Оливия хочет мне врезать. Она смотрит на мои волосы, затем на мою бороду и в конце концов на мою грудь, прежде чем вернуться к моему лицу. И трезвеет – внезапно, в тот же миг. Я вижу, как в ней зарождается осознание, куда и к кому она пришла и что это была очень плохая идея. С места мы срываемся одновременно: она – к двери, я – туда же, отрезая пути отступления.
Она сохраняет дистанцию, поджимает губы. Во взгляде, таком ярком от сурьмы, – сомнения.
Я говорю:
– Твой ход.
Ее горло сжимается, когда она сглатывает собственные мысли, сглатывает десять лет нас. Говорит:
– Ладно… ладно! – и обходит диван, занимая глубокое кресло. Мы возвращаемся к игре в кошки-мышки, и мне это нравится. К такому я привык.
Присаживаюсь на диванчик, не сводя с нее глаз. Она крутит обручальное кольцо, но останавливается, поняв, что от меня это не укрылось. Сложно удержаться от смеха, когда она приподнимает изножье кресла и откидывается на спинку так, словно это ее законное место.
– У тебя есть кола?
Достаю бутылку из холодильника. Сам я колу не пью, но в холодильнике держу всегда. Может быть, для нее, для Оливии. Не знаю. Она открывает ее, пьет крупными глотками, прижимая горлышко бутылки к губам. Жжение ей по вкусу.
Допивая, она вытирает рот тыльной стороной ладони и смотрит на меня так, будто я змей. Но единственная змея здесь она.
– Может, нам попробовать стать друзьями?
Я развожу руками, словно понятия не имею, что она имеет в виду. Все я понимаю, конечно. Мы не способны быть вдали друг от друга, так какая еще альтернатива нам доступна? Она икает из-за газировки и огрызается:
– Знаешь, я не встречала никого, кто мог бы сказать так много, даже не открывая при этом рта.

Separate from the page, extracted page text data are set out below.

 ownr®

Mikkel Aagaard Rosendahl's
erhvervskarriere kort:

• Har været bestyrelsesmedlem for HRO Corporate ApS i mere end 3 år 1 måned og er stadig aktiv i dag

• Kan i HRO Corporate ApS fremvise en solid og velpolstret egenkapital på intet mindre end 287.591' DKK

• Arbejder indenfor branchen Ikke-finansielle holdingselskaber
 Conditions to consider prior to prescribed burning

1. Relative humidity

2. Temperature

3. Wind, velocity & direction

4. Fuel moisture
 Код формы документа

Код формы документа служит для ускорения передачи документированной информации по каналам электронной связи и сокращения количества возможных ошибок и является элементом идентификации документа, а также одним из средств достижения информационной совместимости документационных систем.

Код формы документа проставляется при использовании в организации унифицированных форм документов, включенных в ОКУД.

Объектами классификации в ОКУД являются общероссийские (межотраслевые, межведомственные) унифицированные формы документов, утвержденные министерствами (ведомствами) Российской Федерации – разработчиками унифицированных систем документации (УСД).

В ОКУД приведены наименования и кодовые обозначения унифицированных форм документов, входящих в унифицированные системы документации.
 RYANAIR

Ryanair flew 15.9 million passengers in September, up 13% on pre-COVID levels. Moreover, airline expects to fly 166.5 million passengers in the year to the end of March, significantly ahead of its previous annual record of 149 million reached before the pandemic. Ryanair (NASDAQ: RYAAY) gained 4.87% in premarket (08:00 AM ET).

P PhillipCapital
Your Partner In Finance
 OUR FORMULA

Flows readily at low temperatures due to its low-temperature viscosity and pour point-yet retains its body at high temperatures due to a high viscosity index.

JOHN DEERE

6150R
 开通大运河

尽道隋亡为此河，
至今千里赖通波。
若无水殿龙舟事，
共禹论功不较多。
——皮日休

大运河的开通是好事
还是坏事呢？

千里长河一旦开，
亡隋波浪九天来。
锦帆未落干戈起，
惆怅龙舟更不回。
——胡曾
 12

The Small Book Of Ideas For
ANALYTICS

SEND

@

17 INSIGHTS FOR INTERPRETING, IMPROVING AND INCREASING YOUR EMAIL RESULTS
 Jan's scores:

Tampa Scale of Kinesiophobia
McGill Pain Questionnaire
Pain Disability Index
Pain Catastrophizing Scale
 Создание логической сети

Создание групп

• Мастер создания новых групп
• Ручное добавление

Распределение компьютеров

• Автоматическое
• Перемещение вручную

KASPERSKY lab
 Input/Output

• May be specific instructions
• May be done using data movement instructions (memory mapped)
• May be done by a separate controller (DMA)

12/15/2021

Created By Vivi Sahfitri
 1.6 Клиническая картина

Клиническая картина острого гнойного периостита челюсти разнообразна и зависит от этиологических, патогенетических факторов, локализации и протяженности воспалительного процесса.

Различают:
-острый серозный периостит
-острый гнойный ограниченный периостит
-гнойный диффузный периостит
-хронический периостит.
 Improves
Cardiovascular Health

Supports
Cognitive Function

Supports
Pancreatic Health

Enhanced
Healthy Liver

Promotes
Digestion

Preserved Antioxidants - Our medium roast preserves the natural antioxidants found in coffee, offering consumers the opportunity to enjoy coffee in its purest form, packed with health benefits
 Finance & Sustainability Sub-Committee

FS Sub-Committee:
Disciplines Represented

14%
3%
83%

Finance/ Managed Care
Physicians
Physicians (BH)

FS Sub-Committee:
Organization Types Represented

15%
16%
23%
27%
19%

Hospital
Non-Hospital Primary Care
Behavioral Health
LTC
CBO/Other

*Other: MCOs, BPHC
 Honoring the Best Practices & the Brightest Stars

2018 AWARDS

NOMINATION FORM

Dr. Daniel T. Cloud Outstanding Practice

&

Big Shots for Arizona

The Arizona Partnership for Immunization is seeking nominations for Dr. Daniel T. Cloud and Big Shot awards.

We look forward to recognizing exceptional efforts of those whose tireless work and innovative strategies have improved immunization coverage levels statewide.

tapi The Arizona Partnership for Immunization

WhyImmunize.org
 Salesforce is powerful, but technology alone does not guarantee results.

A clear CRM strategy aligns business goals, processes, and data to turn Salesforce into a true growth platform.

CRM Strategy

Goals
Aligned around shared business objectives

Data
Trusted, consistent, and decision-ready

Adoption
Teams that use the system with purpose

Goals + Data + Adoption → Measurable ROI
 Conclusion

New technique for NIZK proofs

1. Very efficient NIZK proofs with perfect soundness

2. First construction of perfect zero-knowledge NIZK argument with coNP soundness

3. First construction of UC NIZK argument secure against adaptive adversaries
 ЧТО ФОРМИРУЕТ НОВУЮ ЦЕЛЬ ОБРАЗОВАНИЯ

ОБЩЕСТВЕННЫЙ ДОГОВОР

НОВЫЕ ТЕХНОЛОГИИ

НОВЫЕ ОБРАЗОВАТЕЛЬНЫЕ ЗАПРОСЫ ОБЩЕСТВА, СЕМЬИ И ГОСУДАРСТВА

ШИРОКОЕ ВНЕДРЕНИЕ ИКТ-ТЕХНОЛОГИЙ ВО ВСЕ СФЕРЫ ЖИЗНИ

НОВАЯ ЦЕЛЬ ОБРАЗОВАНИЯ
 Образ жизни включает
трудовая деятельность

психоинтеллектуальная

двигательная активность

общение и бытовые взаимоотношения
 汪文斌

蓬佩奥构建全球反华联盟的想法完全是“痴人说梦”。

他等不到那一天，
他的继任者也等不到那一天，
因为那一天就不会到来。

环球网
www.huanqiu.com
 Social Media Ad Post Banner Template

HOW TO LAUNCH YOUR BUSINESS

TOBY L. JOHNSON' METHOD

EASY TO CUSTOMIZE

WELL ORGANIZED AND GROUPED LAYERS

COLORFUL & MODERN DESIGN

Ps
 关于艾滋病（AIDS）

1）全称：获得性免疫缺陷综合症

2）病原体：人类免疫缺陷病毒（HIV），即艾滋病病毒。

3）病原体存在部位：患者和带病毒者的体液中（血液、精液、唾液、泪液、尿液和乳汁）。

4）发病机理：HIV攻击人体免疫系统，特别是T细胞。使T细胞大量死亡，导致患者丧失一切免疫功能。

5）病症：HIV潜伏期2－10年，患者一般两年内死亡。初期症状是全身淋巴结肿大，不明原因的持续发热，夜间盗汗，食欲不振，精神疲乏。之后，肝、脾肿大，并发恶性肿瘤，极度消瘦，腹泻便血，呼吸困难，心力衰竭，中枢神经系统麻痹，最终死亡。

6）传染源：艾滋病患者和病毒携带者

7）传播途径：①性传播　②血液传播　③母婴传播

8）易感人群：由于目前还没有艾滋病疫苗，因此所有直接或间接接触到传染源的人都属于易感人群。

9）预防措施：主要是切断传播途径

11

Я усмехаюсь. Если не прерывать ее, она выдаст гораздо больше, чем собиралась.
– Я ненавижу себя. С тем же успехом я могла бы вернуть на улицу гребаную Кейси Энтони.
– А где Ноа?
– В Германии.
Я вскидываю брови:
– То есть его не было в стране, когда выносили приговор?
– Заткнись. Мы не знали, сколько времени у присяжных займет обсуждение.
Я расслабляюсь на диване, закидывая руку на спинку:
– Вам бы праздновать.
По ее лицу, стоически-нейтральному, ручьем текут слезы: даже в таком состоянии она пытается не терять самообладания.
Я не шевелюсь. Мне бы хотелось утешить ее, но, если дотронусь до нее, остановиться будет крайне сложно.
– Помнишь тот случай в колледже, когда ты разрыдалась из-за того, что боялась провалить тест, а профессор испугался, что у тебя припадок?
Она смеется коротко, но искренне. Я успокаиваюсь, говорю как можно мягче:
– Ты выполнила свою работу, Герцогиня. И выполнила ее хорошо.
Она кивает и поднимается. Наше время подходит к концу.
– Калеб… я…
Я отрицательно качаю головой. Не хочу, чтобы она произносила вслух, как ей жаль, что она пришла, и что этого больше не повторится.
Провожаю ее до выхода.
– Наверное, я должна извиниться за то, что произошло с Леа, – она смотрит на меня сквозь ресницы, слипшиеся из-за потекшей туши. На любой другой женщине это выглядело бы неряшливо, однако на Оливии – чистый секс.
– Я бы тебе все равно не поверил.
Улыбка светится в ее глазах, плавно перетекая на ее губы.
– Приходи к нам на ужин. Ноа хотел бы с тобой познакомиться. – Должно быть, мои сомнения слишком очевидны, потому что она снова смеется. – Он отличный парень. Правда. Приводи подружку.
Я провожу ладонью по лицу и отрицательно мотаю головой:
– Ужин в компании твоего мужа не входит в мой список того, что надо успеть сделать перед смертью.
– Перспектива защищать твою жену в суде в мой список тоже не входила.
– Ауч, – болезненно морщусь я.
– Тогда до следующего вторника? В семь часов.
Она подмигивает и чуть ли не выскакивает прочь из моей квартиры. Я не даю своего согласия, но она знает, что я приду.
Черт возьми. Какую же власть она имеет надо мной.